--- Start Records for this exercise ---

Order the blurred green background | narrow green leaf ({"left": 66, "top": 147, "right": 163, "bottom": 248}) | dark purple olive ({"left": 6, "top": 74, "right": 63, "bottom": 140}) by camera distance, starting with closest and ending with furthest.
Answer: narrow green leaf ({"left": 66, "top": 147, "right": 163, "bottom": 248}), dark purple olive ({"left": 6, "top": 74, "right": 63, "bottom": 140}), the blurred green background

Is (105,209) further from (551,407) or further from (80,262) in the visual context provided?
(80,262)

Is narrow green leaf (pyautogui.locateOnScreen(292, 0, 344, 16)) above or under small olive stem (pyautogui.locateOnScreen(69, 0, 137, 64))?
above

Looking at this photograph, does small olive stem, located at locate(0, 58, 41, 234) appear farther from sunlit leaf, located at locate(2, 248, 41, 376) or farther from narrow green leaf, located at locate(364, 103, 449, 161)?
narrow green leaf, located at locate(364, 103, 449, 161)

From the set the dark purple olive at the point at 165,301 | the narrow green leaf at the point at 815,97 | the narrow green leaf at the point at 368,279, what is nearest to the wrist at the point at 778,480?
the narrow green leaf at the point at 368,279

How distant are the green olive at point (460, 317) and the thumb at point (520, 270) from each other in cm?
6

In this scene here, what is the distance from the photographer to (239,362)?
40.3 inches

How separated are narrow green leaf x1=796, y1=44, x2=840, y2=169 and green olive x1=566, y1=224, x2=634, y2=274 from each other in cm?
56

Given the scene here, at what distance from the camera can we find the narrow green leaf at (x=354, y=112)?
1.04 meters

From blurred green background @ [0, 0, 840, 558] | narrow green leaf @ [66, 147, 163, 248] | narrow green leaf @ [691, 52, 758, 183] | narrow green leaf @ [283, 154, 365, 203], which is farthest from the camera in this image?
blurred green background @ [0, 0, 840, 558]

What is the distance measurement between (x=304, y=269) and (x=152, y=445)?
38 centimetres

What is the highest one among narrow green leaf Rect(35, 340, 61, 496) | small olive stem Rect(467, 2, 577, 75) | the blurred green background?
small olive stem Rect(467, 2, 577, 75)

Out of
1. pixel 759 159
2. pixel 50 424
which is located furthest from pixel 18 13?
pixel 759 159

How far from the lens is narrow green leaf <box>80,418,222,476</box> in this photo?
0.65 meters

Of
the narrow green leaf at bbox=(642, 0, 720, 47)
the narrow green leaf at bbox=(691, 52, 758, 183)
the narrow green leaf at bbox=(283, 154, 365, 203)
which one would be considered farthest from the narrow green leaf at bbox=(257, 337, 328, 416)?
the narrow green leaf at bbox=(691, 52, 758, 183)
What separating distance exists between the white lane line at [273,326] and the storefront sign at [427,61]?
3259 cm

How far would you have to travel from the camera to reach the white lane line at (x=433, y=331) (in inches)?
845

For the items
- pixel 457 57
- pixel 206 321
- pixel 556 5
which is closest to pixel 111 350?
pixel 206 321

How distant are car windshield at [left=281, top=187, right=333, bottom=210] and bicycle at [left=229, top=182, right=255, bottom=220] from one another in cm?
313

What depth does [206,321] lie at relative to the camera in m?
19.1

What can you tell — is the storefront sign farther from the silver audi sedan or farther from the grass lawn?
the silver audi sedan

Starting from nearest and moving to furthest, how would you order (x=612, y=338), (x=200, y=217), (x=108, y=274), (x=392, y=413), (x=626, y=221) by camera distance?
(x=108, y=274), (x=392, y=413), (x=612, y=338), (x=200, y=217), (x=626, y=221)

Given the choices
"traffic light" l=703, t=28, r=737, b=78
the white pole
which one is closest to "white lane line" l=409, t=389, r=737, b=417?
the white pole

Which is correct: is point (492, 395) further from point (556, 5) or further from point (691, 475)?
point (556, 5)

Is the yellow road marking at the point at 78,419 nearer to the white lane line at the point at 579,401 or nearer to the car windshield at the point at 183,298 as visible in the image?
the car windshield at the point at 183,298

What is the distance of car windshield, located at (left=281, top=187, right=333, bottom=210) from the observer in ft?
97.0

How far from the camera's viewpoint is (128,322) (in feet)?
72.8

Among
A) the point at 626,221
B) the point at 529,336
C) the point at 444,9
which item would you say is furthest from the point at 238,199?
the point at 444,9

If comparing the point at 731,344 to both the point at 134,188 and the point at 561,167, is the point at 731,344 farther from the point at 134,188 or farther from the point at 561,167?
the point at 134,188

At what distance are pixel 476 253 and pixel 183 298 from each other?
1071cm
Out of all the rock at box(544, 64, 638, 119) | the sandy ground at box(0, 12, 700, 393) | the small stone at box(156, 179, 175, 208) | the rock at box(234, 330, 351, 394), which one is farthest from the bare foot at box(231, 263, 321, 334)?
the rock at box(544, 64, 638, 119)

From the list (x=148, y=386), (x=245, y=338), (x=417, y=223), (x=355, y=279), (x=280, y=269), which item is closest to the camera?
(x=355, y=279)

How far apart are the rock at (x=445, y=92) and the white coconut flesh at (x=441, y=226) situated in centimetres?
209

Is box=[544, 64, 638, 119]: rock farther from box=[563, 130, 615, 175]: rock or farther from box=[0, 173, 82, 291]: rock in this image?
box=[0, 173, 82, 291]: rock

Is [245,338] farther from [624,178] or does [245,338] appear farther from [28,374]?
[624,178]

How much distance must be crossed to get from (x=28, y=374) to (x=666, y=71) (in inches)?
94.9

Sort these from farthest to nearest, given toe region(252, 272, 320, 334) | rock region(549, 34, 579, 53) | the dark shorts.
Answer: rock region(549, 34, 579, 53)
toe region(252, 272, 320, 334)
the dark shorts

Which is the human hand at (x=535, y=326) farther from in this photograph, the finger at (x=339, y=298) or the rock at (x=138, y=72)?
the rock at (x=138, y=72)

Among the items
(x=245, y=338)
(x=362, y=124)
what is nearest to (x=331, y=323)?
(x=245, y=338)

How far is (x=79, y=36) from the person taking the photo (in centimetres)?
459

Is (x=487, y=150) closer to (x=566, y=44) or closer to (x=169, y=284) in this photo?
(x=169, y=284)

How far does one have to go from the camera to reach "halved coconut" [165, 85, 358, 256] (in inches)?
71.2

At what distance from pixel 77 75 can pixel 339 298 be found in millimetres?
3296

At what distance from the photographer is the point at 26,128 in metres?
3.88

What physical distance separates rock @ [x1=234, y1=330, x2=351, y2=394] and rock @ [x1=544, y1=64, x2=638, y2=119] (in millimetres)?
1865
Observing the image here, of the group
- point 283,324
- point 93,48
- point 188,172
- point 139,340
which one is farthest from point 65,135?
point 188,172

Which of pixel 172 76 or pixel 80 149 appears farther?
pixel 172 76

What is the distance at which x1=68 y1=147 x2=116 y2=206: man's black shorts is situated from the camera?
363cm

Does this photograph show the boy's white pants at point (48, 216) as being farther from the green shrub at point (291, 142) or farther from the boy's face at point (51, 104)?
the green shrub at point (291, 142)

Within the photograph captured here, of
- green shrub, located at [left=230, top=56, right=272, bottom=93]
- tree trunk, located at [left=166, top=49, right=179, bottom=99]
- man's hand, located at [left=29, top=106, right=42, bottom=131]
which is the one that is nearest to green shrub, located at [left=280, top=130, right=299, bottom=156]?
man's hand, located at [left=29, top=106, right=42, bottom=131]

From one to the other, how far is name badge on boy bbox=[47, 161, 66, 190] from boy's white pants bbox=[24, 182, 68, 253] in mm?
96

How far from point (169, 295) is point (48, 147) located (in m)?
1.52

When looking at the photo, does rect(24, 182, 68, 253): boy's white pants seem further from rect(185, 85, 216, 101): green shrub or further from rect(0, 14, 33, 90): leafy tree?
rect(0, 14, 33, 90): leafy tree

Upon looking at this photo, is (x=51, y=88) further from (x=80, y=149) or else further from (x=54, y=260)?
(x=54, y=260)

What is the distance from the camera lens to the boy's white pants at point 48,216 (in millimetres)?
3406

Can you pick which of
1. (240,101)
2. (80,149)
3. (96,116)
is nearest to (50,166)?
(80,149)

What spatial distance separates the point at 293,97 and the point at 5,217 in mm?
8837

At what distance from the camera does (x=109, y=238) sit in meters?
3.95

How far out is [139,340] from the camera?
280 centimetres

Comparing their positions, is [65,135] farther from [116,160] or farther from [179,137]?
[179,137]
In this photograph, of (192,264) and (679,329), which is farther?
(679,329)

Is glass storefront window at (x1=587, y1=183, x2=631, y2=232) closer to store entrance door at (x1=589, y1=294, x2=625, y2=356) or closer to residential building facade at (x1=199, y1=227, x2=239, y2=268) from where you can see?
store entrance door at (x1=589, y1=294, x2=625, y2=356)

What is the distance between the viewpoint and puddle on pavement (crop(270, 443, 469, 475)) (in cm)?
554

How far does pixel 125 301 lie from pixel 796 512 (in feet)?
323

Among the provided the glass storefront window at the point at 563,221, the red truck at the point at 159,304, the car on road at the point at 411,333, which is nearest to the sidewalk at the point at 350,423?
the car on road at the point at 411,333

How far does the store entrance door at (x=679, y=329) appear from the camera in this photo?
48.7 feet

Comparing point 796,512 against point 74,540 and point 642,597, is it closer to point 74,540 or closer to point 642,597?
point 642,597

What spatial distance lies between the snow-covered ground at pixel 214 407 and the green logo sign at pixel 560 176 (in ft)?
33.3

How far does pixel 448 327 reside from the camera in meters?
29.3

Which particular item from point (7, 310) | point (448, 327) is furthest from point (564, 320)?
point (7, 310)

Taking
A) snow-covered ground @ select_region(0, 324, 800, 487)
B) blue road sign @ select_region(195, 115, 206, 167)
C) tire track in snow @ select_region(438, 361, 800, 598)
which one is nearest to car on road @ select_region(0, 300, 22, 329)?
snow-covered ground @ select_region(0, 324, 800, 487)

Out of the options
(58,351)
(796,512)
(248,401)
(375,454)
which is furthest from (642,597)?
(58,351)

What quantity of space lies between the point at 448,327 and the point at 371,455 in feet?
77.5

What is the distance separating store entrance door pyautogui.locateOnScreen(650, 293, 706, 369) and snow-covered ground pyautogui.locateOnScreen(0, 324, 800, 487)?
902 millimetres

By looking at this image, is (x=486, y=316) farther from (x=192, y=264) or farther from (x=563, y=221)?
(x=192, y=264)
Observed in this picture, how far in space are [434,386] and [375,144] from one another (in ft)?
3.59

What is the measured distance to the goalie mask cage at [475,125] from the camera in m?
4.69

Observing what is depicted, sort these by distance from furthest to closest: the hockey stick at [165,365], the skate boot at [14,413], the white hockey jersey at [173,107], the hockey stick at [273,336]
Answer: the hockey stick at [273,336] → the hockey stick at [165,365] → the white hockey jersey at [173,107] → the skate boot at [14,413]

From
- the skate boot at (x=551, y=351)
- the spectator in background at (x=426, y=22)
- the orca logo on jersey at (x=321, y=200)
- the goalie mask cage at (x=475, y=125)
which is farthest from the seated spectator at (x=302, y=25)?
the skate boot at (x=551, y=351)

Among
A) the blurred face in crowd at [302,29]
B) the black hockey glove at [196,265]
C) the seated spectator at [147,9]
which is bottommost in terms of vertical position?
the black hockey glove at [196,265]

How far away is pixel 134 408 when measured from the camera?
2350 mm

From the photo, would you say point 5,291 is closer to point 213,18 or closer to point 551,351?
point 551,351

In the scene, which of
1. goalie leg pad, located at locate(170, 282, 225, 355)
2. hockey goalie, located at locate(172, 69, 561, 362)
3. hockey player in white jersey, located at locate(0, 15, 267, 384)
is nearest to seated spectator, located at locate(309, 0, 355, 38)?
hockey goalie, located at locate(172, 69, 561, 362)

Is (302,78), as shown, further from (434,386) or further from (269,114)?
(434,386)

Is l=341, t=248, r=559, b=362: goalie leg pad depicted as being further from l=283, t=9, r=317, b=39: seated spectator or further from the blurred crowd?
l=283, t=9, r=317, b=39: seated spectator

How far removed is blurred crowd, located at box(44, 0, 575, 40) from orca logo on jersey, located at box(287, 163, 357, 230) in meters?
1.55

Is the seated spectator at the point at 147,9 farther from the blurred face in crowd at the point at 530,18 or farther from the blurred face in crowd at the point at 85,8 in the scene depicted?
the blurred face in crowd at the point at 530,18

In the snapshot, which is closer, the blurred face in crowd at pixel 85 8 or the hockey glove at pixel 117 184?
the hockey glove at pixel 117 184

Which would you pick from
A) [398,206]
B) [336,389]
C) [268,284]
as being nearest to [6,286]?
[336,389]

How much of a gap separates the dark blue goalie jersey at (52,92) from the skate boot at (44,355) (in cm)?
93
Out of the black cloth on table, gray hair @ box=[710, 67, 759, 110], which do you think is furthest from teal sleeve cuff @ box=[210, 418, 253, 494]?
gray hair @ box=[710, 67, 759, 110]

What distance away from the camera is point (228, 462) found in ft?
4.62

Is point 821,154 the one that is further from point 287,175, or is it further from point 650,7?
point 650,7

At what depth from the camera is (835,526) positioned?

--- End Records for this exercise ---

Problem to solve: Please write out only the records starting with the line containing "Observed in this" and going on through the line containing "Answer: the hockey", swapping "goalie mask" for "goalie helmet" and keeping everything else unchanged.

Final answer:
Observed in this picture, how far in space are [434,386] and [375,144] from one another (in ft)?
3.59

What is the measured distance to the goalie helmet cage at [475,125] from the camera in m?
4.69

Observing what is depicted, sort these by distance from furthest to closest: the hockey stick at [165,365], the skate boot at [14,413], the white hockey jersey at [173,107], the hockey stick at [273,336]
Answer: the hockey stick at [273,336] → the hockey stick at [165,365] → the white hockey jersey at [173,107] → the skate boot at [14,413]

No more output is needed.